Records:

· · ·

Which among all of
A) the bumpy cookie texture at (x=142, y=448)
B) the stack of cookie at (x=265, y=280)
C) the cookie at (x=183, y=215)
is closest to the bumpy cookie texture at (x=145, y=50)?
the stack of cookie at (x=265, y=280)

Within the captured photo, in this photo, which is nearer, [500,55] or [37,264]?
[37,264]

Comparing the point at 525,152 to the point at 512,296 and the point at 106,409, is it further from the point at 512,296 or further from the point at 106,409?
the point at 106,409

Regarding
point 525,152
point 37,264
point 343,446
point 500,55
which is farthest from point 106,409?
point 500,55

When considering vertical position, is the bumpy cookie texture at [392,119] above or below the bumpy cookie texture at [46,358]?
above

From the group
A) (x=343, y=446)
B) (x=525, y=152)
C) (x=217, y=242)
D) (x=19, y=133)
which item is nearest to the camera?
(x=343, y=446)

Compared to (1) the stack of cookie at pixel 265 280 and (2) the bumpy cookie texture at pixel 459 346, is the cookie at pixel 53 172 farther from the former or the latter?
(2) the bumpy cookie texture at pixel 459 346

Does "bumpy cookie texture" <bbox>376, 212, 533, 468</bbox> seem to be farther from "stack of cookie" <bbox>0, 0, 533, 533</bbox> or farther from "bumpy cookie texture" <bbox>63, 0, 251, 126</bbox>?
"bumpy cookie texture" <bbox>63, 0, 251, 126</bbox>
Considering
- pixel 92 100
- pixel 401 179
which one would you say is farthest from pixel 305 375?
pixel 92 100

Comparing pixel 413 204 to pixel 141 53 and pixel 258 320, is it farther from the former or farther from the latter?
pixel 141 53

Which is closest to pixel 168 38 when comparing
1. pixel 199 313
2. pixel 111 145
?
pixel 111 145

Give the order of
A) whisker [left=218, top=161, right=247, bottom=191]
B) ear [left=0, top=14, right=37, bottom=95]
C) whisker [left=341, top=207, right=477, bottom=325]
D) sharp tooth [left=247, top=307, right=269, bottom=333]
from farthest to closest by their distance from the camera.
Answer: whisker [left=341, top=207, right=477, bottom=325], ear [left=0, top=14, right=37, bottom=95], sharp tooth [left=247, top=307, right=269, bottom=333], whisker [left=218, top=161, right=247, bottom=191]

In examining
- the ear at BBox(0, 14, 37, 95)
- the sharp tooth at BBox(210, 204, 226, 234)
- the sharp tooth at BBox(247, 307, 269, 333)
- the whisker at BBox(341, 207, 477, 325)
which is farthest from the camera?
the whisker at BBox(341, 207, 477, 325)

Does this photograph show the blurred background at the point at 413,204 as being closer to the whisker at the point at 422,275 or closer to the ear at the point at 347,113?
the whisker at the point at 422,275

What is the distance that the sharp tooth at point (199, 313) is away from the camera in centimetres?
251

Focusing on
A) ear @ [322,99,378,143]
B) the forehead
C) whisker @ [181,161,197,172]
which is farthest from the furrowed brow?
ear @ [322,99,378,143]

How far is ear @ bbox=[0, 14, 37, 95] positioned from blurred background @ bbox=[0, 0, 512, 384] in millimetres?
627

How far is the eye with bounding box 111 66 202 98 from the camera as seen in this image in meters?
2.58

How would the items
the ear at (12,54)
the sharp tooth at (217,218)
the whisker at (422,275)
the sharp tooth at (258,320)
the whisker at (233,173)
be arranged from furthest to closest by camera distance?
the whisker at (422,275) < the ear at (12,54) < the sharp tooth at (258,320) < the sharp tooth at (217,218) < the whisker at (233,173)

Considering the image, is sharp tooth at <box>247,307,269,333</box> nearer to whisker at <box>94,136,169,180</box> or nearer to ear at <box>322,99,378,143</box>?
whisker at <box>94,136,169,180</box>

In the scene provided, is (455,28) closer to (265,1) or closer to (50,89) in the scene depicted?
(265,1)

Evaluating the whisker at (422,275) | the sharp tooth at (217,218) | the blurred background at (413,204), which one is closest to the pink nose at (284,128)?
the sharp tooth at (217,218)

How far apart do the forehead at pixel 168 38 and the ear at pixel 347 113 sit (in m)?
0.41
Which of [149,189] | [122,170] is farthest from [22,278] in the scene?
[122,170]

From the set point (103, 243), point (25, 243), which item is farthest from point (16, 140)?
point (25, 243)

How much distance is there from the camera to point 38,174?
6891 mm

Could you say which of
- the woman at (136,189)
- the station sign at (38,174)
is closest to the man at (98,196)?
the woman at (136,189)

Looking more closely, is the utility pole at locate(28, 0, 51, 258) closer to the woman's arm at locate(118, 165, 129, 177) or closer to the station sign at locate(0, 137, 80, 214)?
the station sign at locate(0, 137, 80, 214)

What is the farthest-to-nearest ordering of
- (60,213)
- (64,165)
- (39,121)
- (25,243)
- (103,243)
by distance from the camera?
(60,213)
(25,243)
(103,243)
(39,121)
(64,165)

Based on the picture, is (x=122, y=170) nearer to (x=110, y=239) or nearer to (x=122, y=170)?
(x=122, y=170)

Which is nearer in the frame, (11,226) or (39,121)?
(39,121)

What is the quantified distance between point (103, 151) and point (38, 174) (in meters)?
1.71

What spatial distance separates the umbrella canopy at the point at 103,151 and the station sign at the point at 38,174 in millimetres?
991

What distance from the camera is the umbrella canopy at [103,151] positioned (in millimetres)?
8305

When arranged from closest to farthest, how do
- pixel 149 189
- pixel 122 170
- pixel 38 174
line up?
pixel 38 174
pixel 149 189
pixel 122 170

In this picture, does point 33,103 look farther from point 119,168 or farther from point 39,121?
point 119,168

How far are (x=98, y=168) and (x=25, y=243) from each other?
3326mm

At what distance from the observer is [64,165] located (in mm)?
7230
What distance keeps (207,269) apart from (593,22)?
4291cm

· · ·

## Directions for this task
Nothing outside the span should appear: transcribe the lines from the one containing "How far apart" through the last line of the records.

## Solution
How far apart do the forehead at pixel 168 38 and the ear at pixel 347 113 sit (in m)?
0.41
Which of [149,189] | [122,170] is farthest from [22,278] in the scene?
[122,170]

From the set point (103, 243), point (25, 243), which item is farthest from point (16, 140)?
point (25, 243)

How much distance is there from the camera to point 38,174?
6891 mm

Could you say which of
- the woman at (136,189)
- the station sign at (38,174)
is closest to the man at (98,196)?
the woman at (136,189)

Looking more closely, is the utility pole at locate(28, 0, 51, 258) closer to the woman's arm at locate(118, 165, 129, 177) or closer to the station sign at locate(0, 137, 80, 214)?
the station sign at locate(0, 137, 80, 214)

What is the farthest-to-nearest ordering of
- (60,213)
- (64,165)
- (39,121)
- (25,243)
- (103,243)
by distance from the camera?
(60,213)
(25,243)
(103,243)
(39,121)
(64,165)

Based on the picture, is (x=122, y=170) nearer to (x=110, y=239) or nearer to (x=122, y=170)?
(x=122, y=170)

Which is nearer in the frame, (11,226) or (39,121)?
(39,121)

What is the quantified distance between point (103, 151) and point (38, 174) (in meters)?
1.71

What spatial distance separates the umbrella canopy at the point at 103,151 and the station sign at the point at 38,174 in millimetres?
991

What distance from the camera is the umbrella canopy at [103,151] positioned (in millimetres)?
8305

When arranged from closest to farthest, how do
- pixel 149 189
- pixel 122 170
- pixel 38 174
line up?
pixel 38 174
pixel 149 189
pixel 122 170

In this picture, does point 33,103 look farther from point 119,168 or farther from point 39,121?
point 119,168

How far are (x=98, y=168) and (x=25, y=243) from each other?
3326mm

At what distance from the observer is [64,165] located (in mm)?
7230
What distance keeps (207,269) apart from (593,22)?
4291cm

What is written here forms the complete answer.